Students’ desire to work in “home” regions exemplifies the mission of the dental school: to address North Carolina’s oral health challenges, which ECU Dean Dr. Greg Chadwick describes as “a perfect storm.”

Diana Luckhardt, Lara Holland, Kyle Duncan, Alex Crisp and Kyle Given pose in a patient-care area in Ross Hall, home to the dental school.

A decade ago, North Carolina’s population growth was shifting from rural areas to urban centers – creating pockets with limited access to dental care. The state ranked 47th nationally in the number of dentists per capita. The national average was six dentists for every 10,000 people. In the rural areas of North Carolina, half that many existed. At the time, four northeastern counties had no dentists. “Eighty of the 100 counties in North Carolina are rural,” says Dr. Alec Parker, executive director of the North Carolina Dental Society. “People living there deserve access to oral health care provided by a licensed dentist.” Another concern was the number of dentists approaching retirement. A third of North Carolina dentists are age 55 or older. “Everyone agreed more dentists were needed,” Chadwick says. “What wasn’t clear was how best to meet that need.” 8

The model East Carolina administrators proposed – and the tenacity of community members and the local legislative delegation – won over the Board of Governors and, eventually, the Legislature. “We would educate the next generation of dentists,” Chadwick says. “But we would also deliver care in underserved communities. We’re changing the model of dental education.” An innovative teaching method

For the 200+ students enrolled at the School of Dental Medicine, education consists of two novel approaches: an innovative curriculum using technology and online instruction, and a network of dental centers peppering the state – yet connected to Greenville via teledentistry – where they hone their skills as fourth-year students and residents. Graduates must be ready to tackle multiple and chronic conditions and be proficient in clinical medicine.


They master complex procedures and exercise critical thinking by serving eight-week rotations at three different community service learning centers in rural and underserved areas across the state. It’s an innovative model for educating students that also improves access to dental care statewide. Each center is approximately 7,700 square feet and features modern treatment rooms, X-ray equipment, educational space. Each center has 1.5 dental faculty positions, a business manager, dental assistants, dental hygienists, and general dentistry residents. Chadwick estimates the local economic impact to be more than $1 million per center, while ensuring a consistent educational experience for students. Any member of the community – including Medicaid patients – may receive dental care at the centers. “The Sylva facility is going to lower the burden on our emergency rooms,” says Paula Carden, director of the Jackson County Health Department. Monecia Thomas, director of the Department of Public Health in Davidson County, says access and cost are often barriers to oral health care, and ECU’s community service learning centers are game changers. The dental school has served more than 31,500 patients since June 2011.
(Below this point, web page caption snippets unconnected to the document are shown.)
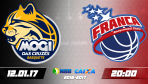 jan12-mog-x-fra-post-logos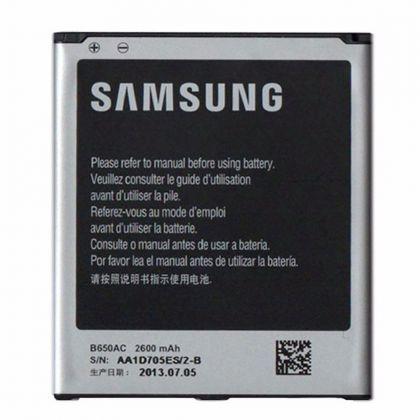 аккумулятор samsung i9152 galaxy mega 5.8 / b650ae/ac [service_original]  - купить  аккумуляторы для samsung  - mobenergy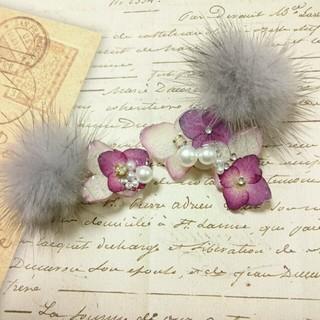 紫系紫陽花のファーのイヤーカフセット(イヤーカフ)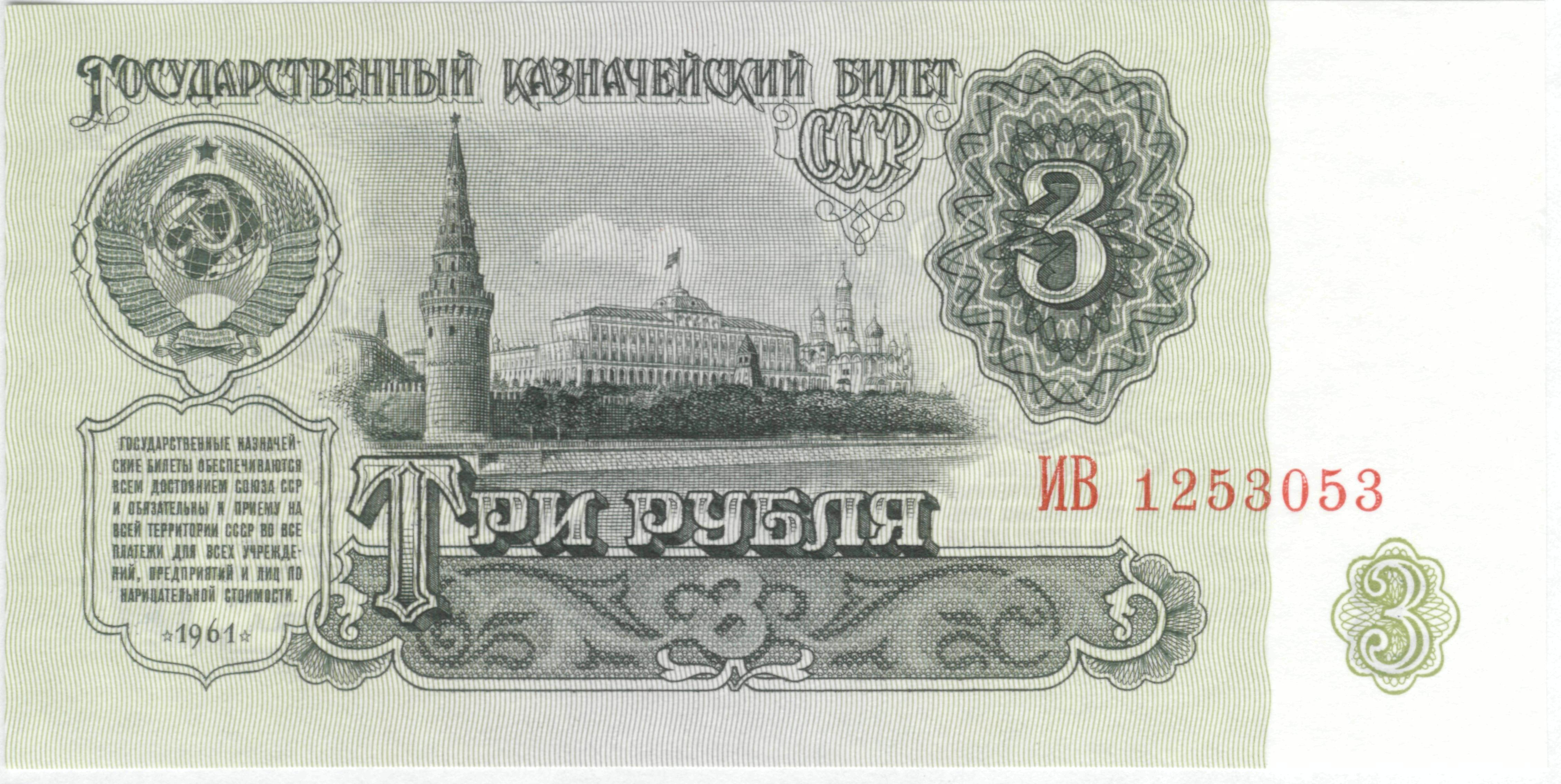 Три рубля ссср беларусь 101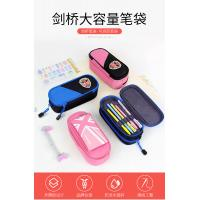 Wholesale Students Use Layered Canvas Zipper Pencil Bag With ODM / OEM Services from china suppliers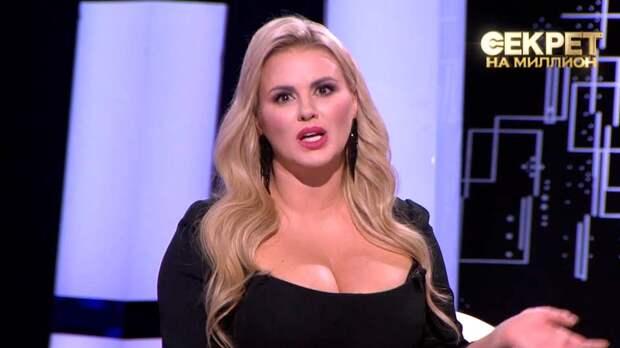 Анна Семенович в программе «Секрет на миллион» открыла тайну своей большой груди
The school receives nearly 400 applications annually for its 50 student slots. East Carolina is a destination for dental training, she says, and the mission appeals to prospective students. Graduate Kyle Duncan is one example. The Bakersville native said at the opening of the dental center in Spruce Pine, “It’s a special place for me. Many people drive to Asheville or Johnson City, Tennessee just to get a dentist appointment, and that certainly cuts down on the frequency of care. People will only go when something hurts, and that’s not good.” East Carolina keeps tuition relatively low for dental students. According to university figures, the 2015 graduates left the school owing, on average, $123,899 compared to a national average of more than $230,000 for public dental school. Less debt decreases the likelihood graduates will pursue lucrative urban or specialty practices. Private giving can also encourage students to choose rural practices. Duncan received a full scholarship from the Samuel L. Phillips Family Foundation with the understanding he would return to western North Carolina to practice for five years. The dental school’s formula parallels the ECU Brody School of Medicine’s “grow your own” approach to

Student recruitment is key

Many of the carefully selected dental students may be getting their first exposure to small-town life during their fourth-year rotations.
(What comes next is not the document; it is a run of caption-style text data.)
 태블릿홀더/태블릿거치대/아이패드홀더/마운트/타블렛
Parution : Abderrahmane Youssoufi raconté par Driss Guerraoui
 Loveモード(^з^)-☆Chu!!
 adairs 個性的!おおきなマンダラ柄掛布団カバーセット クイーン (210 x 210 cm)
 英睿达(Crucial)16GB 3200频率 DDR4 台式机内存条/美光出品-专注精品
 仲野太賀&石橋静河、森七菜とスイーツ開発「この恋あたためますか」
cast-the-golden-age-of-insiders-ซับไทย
educating providers who will practice primary care in underserved areas. “It’s becoming harder to get students to practice in rural areas,” N.C. Senator Ralph Hise has said. “But one institution in North Carolina does it, and that’s East Carolina.” Aligning with ECU’s mission

ECU’s School of Dental Medicine is committed to serving the state’s residents while educating the next generation of dentists to do the same. “Our mission is to provide public service, to be a national model for regional transformation,” says Chancellor Steve Ballard. “We have no better example than these service learning clinics.” Dental leaders continue to make sure their model develops effectively. This includes ensuring patients utilize Ross Hall and the service learning centers for treatment. Chadwick sees numerous opportunities for research related to community health and primary care. “Nobody realized what a big job this was going to be when we started it,” Chadwick says. “But this was a project that the people of eastern North Carolina needed – that the whole state needed.” Doug Boyd and Amy Ellis contributed to this article.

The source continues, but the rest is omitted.